Par une requête, enregistrée le 28 novembre 2024 au greffe du tribunal, Mme B... A... demande au tribunal :
1°) d’annuler la décision de classement sans suite prise le 17 octobre 2024 par le préfet
des Alpes-Maritimes sur sa demande de naturalisation ;
2°) d’enjoindre à l’autorité préfectorale de réexaminer son dossier de naturalisation ;
3°) de condamner l’État aux entiers dépens.
Elle soutient que :
le certificat de naissance émis par le Canada est un document authentique et reconnu
internationalement. Il ne nécessite pas d’apostille, conformément à la législation
canadienne et aux conventions bilatérales en matière de reconnaissance des actes ;
en tant qu’étudiante sans revenus, vivant à la charge de ses parents, elle n’est pas
soumise à l’imposition sur le revenu. Ce statut exonère logiquement de la fourniture d’un
bordereau de situation fiscale (modèle P.237).
Par un mémoire en défense enregistré le 21 octobre 2025, le préfet des Alpes-Maritimes conclut au rejet de la requête. Il fait valoir que le dossier de la demande étant incomplet la requête est irrecevable en l’absence de décision faisant grief.

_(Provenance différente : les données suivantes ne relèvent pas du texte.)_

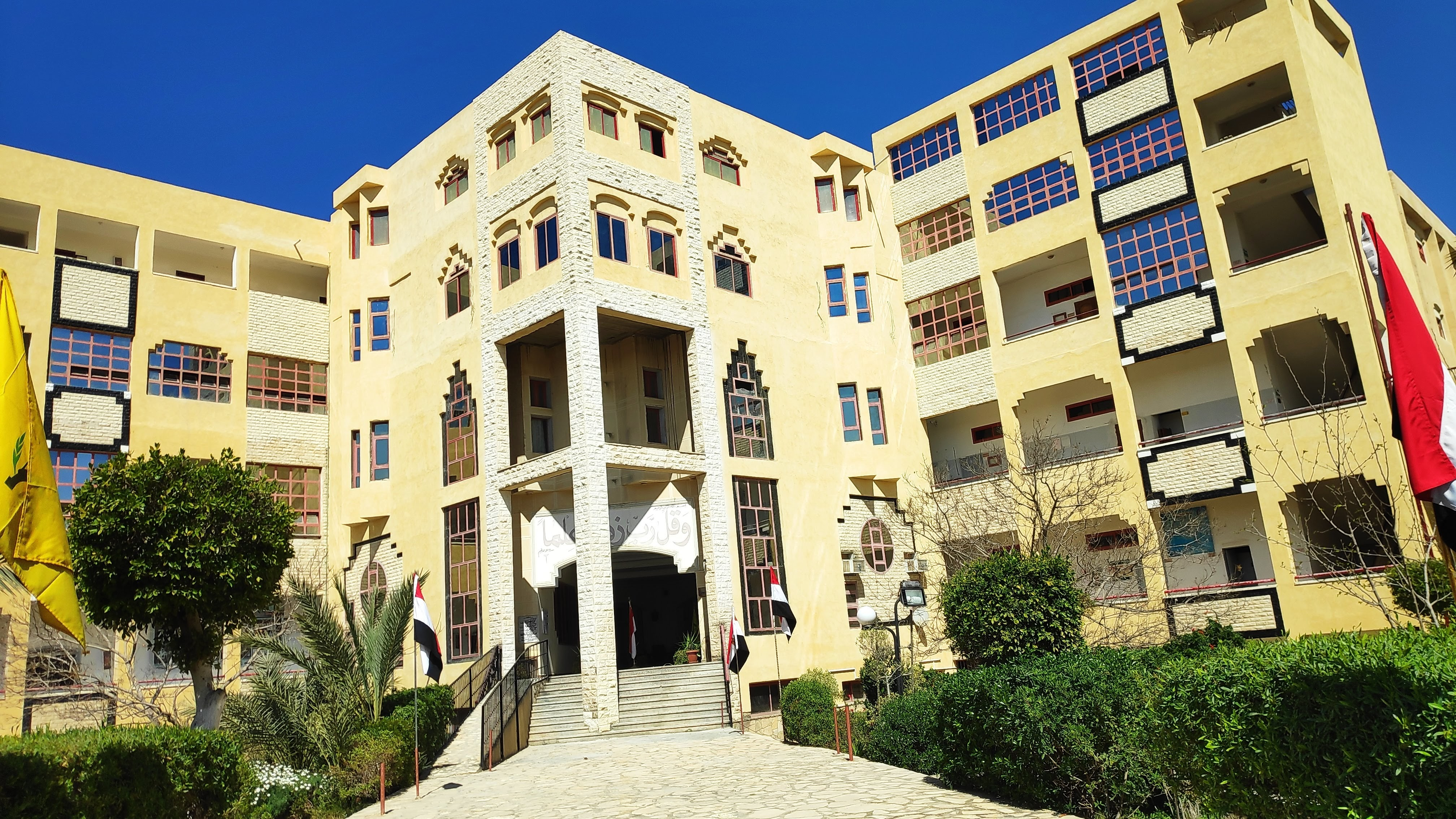 Higher Institute of Engineering and Technology - Arish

Vu les autres pièces du dossier ;
Vu :
- le décret n° 93-1362 du 30 décembre 1993 ;
- le code de justice administrative ;
Considérant ce qui suit :
1. Aux termes de l'article R. 222-1 du code de justice administrative : « (…) les présidents de formation de jugement des tribunaux (…) peuvent, par ordonnance : (…) 4° Rejeter les requêtes manifestement irrecevables, lorsque la juridiction n'est pas tenue d'inviter leur auteur à les régulariser ou qu'elles n'ont pas été régularisées à l'expiration du délai imparti par une demande en ce sens ; (…) ».

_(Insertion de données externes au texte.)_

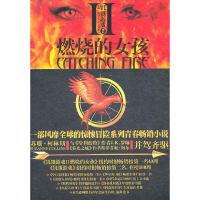 燃烧的女孩(饥饿游戏2)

2. Aux termes de l’article 40 du décret n° 93-1362 du 30 décembre 1993 relatif aux déclarations de nationalité, aux décisions de naturalisation, de réintégration, de perte, de déchéance et de retrait de la nationalité français : « Sans préjudice de l'application des dispositions du dernier alinéa de l'article 35, l'autorité qui a reçu la demande peut mettre en demeure le postulant de produire les pièces complémentaires ou d'accomplir les formalités administratives qui sont nécessaires à l'examen de sa demande. Si le postulant ne défère pas à cette mise en demeure dans le délai qu'elle fixe, la demande peut être classée sans suite. Le postulant est informé par écrit de ce classement ».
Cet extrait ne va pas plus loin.